İzmir basınında ismi geçen başka Bektaşi ileri gelenlerinden birkaçı şunlardır: Ahmed Behçet Efendi (1859-1915), Haydar Baba (1859-1919), Ali Ulvi Baba (1864- 1919).
BEKTAŞİ SIRRI
İzmir'in tanınmış gazetecilerinden Zeynel Besim Sun (1892-1959) Bektaşi bir ailenin çocuğu olup ismini Şemsi Baba vermiştir. İzmirli bir yazar olan Bezmi Nusret Kaygusuz (1890-1961) Girit/Kandiye Kaygusuz Bektaşi tekkesine mensup bir ailedendir.
"Bir Roman Gibi" ismiyle kaleme aldığı anı kitabında konumuzla ilgili şunları görüyoruz: "Dayımın oğlu rahmetli Ahmet Şakir Efendi Bektaşilik'e sülukümü kolaylaştırdı. Esasen valide cihetinden bu tarikatle alakam vardı. Büyük annem Zülfüyar Hanım, Girit'teki Kaygusuz tekkesinin mütevelliyesi idi. Bir gece Ali Rıza Baba'dan nasip aldım. Bektaşi sırrını da öğrenmiş oldum."
YAKUP KADRİ'YE CEVAP
Yakup Kadri'nin Bektaşileri rencide eden Nur Baba romanı vardır. Bezmi Nusret, ona bir reddiye yazmıştır. Şöyle der: "İzmir ve çevresindeki Bektaşiler, bu eserden çok müteessir oldular. Cevap verilmesi için bana başvurdular. Epeyce nazlandım. Olmadı. Ali Rıza Baba, kasabadan gönderdiği etkili mektupla beni harekete getirdi. "Nur Baba Masalı" adlı bir risale yazdım. İhvandan biri bunu Ahenk matbaasında bastırdı. "Şark" gazetesinde koca bir övgü yazısı çıktı. Gazetenin sahibi Halil Zeki Bey de Bektaşi imiş. Birkaç gün içinde kitapçılarda bir nüsha bile kalmadı."
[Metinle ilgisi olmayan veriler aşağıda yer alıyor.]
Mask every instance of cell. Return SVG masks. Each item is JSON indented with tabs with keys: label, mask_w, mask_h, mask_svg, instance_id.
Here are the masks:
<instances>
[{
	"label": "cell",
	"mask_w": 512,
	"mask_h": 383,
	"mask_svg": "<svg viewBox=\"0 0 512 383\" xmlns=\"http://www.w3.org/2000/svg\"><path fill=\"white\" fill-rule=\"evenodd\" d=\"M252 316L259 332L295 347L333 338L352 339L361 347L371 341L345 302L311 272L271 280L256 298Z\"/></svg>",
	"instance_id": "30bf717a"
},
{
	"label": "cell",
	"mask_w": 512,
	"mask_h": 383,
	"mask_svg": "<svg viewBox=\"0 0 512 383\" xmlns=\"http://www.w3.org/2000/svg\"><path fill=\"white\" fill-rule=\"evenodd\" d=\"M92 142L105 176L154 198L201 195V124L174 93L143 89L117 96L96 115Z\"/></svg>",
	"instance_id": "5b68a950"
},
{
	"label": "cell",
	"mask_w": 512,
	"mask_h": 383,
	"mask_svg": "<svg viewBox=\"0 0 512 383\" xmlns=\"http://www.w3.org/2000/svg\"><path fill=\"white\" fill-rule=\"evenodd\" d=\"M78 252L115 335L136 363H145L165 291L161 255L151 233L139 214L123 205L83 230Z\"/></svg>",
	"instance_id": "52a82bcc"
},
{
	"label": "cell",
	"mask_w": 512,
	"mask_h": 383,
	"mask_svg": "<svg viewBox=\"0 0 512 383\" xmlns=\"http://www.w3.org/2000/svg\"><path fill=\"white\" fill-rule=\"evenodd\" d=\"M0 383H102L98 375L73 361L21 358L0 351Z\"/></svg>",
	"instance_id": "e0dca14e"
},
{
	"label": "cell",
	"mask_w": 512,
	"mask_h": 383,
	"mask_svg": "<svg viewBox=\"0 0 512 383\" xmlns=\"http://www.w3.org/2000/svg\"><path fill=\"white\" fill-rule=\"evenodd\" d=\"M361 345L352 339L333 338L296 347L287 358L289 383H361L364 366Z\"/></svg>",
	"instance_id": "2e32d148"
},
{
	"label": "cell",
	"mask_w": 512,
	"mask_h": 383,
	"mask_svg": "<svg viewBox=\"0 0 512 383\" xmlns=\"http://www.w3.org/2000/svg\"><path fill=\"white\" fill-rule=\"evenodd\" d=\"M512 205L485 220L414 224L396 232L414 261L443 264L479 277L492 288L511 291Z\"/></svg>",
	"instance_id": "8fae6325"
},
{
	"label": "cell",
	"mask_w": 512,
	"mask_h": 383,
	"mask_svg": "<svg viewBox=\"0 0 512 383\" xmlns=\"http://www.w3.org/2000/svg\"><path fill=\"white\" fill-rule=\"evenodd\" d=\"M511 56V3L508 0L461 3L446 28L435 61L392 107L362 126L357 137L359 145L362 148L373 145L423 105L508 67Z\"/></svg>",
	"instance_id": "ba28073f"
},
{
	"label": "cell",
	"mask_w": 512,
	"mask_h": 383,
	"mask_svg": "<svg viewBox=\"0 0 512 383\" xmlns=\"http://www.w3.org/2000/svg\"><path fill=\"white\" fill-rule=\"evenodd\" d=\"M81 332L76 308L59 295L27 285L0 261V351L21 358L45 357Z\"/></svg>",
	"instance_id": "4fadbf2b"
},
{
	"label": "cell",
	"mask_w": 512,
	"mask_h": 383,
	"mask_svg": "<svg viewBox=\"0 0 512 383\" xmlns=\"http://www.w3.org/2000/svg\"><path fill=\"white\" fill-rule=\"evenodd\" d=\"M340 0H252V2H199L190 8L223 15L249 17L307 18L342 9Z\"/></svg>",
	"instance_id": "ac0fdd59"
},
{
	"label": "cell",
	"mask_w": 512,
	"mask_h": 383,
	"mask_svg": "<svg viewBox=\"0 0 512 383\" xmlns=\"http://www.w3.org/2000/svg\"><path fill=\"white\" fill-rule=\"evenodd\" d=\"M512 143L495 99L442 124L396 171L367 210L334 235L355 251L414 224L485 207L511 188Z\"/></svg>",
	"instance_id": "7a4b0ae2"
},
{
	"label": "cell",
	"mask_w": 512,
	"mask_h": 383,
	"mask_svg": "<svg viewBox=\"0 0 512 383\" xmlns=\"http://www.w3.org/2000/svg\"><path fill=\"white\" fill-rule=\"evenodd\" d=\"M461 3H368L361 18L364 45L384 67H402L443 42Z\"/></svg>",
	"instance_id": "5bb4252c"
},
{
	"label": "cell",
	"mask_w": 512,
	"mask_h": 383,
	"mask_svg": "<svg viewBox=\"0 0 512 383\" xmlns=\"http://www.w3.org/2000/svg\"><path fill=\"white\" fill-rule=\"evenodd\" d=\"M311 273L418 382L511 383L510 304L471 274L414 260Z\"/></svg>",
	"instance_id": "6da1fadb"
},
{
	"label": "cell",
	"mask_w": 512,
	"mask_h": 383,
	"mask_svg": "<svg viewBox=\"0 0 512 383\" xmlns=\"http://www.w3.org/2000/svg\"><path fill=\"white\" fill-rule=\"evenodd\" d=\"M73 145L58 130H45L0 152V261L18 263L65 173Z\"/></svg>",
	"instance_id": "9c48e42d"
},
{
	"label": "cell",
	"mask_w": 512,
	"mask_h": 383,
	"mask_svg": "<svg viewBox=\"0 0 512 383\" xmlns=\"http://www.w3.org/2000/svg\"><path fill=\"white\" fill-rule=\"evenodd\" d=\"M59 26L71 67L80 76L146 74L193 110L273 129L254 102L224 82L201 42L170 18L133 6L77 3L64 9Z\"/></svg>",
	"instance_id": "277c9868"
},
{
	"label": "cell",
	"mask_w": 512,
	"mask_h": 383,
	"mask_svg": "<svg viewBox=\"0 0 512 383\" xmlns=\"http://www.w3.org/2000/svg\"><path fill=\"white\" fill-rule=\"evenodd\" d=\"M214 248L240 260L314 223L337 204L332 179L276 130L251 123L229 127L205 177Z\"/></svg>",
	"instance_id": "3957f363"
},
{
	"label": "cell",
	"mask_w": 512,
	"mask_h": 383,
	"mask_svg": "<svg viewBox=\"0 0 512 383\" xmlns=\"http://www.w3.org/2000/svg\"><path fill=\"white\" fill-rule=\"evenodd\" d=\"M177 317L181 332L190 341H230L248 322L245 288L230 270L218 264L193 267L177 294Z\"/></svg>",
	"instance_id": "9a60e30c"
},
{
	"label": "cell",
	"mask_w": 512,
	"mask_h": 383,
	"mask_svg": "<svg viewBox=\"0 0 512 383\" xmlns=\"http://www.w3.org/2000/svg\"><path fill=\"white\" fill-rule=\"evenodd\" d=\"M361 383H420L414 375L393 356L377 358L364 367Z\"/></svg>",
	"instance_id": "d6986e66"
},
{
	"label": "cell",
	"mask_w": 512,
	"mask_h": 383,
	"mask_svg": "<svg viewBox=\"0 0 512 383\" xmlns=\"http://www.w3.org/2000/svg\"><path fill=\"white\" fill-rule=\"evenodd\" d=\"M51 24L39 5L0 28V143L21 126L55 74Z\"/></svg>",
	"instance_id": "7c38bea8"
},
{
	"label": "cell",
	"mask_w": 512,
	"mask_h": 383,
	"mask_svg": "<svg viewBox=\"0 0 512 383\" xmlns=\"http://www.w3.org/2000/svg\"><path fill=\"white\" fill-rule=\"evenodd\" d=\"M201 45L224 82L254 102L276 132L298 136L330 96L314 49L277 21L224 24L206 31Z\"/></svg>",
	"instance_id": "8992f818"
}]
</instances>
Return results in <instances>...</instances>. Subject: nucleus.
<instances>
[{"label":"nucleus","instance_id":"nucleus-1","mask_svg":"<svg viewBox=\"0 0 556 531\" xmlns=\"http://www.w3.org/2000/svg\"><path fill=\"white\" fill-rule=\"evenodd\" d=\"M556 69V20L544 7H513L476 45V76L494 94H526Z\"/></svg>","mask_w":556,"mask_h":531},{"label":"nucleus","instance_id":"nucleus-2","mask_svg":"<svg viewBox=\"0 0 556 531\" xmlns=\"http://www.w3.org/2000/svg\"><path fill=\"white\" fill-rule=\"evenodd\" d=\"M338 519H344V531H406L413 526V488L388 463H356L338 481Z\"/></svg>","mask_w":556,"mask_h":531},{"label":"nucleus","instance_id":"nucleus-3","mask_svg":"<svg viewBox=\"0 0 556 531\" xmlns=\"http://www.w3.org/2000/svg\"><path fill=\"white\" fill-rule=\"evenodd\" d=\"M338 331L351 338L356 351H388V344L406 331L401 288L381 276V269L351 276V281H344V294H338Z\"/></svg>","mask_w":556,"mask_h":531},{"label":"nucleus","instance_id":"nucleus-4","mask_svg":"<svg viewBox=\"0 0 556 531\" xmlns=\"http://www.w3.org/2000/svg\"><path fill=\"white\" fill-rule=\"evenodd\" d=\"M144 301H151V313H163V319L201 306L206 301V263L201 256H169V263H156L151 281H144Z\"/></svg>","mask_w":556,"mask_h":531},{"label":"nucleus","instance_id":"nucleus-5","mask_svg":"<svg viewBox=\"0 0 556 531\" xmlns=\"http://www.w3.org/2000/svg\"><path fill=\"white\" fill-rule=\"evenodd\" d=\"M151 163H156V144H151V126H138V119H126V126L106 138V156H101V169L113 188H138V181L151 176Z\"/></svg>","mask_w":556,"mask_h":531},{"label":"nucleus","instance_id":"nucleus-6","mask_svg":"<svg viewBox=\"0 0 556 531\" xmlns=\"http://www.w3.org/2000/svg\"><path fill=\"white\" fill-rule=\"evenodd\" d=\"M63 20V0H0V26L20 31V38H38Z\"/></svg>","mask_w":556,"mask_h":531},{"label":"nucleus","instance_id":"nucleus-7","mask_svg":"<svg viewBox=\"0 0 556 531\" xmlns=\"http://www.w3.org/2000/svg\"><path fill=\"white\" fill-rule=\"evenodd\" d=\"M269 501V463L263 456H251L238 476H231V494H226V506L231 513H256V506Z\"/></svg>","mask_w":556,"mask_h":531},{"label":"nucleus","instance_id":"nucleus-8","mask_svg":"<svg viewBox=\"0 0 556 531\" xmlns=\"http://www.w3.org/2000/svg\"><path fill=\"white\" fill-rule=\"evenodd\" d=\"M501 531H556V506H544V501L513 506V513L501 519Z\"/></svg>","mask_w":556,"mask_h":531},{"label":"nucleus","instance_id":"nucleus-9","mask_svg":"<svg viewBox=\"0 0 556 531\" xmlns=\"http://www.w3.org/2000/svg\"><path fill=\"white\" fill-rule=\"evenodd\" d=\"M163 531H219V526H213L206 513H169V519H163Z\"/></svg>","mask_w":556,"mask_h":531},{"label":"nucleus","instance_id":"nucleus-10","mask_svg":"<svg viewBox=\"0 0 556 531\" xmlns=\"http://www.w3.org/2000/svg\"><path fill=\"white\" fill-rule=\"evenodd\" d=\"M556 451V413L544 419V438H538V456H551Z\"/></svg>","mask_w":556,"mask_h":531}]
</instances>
Bu ifadelerden anlaşıldığına göre o yıllarda İzmir ve çevresinde canlı bir entelektüel Bektaşi kamuoyu bulunmaktadır.
Bektaşilerin önceleri Edhemi tekkesi olarak anılan, Yusuf Dede tekkesi diye bir mekana sahip oldukları ve burasının Aydınoğlu Cüneyt Bey'in yapısı olduğu şeklinde bir bilgi vardır.